Ernst & Young has donated its historical archives dating back to the early 1900s to Case Western Reserve University.

The collection will be going to Case Western’s Kelvin Smith Library in Cleveland and will be known as the Ernst & Young Founders Archive.

Ernst & Young is the product of a 1989 merger between Ernst & Whinney  and Arthur Young & Company, but the company origins go back to 1903, when Ernst & Ernst was founded by the Cleveland-born brothers Theodore and Alwin C. Ernst. Arthur Young & Co. was founded in Chicago by another pair of brothers, Arthur and Stanley Young, three years later.

The archive that EY is donating includes a variety of accounting memorabilia, including hand-written accounting ledgers detailing firm transactions from the early 1900s, firm advertising from the 1920s, Ernst & Ernst employee and management communications dating back more than 90 years, awards, vintage photos, Arthur Young’s personal cash book and many other historical items.

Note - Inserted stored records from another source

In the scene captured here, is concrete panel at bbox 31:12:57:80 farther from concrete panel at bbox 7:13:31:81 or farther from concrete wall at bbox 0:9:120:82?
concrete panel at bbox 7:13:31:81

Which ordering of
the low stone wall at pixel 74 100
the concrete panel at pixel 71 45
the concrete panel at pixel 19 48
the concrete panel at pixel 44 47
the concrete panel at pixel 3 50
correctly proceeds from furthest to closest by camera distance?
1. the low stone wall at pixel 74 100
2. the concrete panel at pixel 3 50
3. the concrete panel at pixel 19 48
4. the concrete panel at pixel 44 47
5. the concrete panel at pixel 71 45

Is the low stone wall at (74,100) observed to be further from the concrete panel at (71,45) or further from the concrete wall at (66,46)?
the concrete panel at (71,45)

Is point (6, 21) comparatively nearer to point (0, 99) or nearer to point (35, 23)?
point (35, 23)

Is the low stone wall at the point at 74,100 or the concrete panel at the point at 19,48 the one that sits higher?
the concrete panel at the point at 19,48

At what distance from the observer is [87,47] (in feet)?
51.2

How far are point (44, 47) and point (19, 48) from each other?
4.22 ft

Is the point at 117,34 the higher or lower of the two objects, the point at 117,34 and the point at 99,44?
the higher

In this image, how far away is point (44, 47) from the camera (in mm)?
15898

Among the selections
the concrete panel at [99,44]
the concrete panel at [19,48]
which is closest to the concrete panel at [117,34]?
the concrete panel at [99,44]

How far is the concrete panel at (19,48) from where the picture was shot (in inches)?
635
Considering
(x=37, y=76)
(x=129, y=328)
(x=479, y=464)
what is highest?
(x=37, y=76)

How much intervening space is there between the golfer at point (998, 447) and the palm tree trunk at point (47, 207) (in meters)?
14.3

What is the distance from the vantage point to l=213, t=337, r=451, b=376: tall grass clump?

The gift was made possible through the efforts of Case Western accounting professor Gary Previts, along with Lee Thomas, a managing partner in EY’s Cleveland office, and Hank Kohout, an EY associate director of branding, marketing and communications, who is also based in Cleveland.

“It doesn’t get any more original than this, unless we had A.C. Ernst standing here,” Previts said in a statement.

The collection also contains internal correspondence from Ernst & Ernst that addressed some of the bygone tax issues facing the country in the early 1900s. One bulletin from February1926 discusses a tax law change that had recently been passed by Congress, increasing personal exemptions while reducing tax rates to 1.5 percent on the first $4,000 of net income, 3 percent on the next $4,000 and 5 percent on the remainder.

The bulletin also refers to “the projected end of the bull securities market,” three years ahead of the 1929 stock market crash. Other bulletins emphasized proper staff conduct at client sites, the importance of integrity and independence in dealing with clients and described the operational and professional rules to be followed at the firm. Other documents hinted at the economic pressures faced by accounting firms and their clients as the Great Depression tightened its grip on the country. Additional archival materials, including internal legal documents never before publicly available, may also shed light on the origins of the two firms and key episodes in their early history.

“In the University Archives, we have information on how accounting was taught,” Tatem said. “This collection provides information on how it was actually practiced. Who led the innovations and changes in accounting practices: the teachers or the practitioners? This archive will provide an interesting opportunity to compare and contrast the history from both perspectives.”

The connection between Case Western Reserve and its Weatherhead School of Management to Ernst & Young is long-standing, extending to the firm’s new global chairman and CEO, Mark Weinberger, who earned his JD and MBA at the school in 1987.

Previts, a well-known historian of the accounting profession who teaches at the Weatherford School, has edited a series of books exploring how accounting developed around the world. He collaborated with Dale Flesher, a board member of the American Accounting Association, on a manuscript history of Deloitte. So far, no one has written a comprehensive history of Ernst & Young, but the archive may make that possible, according to the school.

“Jill and Arnold moved quickly with EY representatives to cement an agreement that established the archive,” Previts said. “What a great feeling to get these historic materials into the right hands, ensuring they will be preserved and made available far into the future.”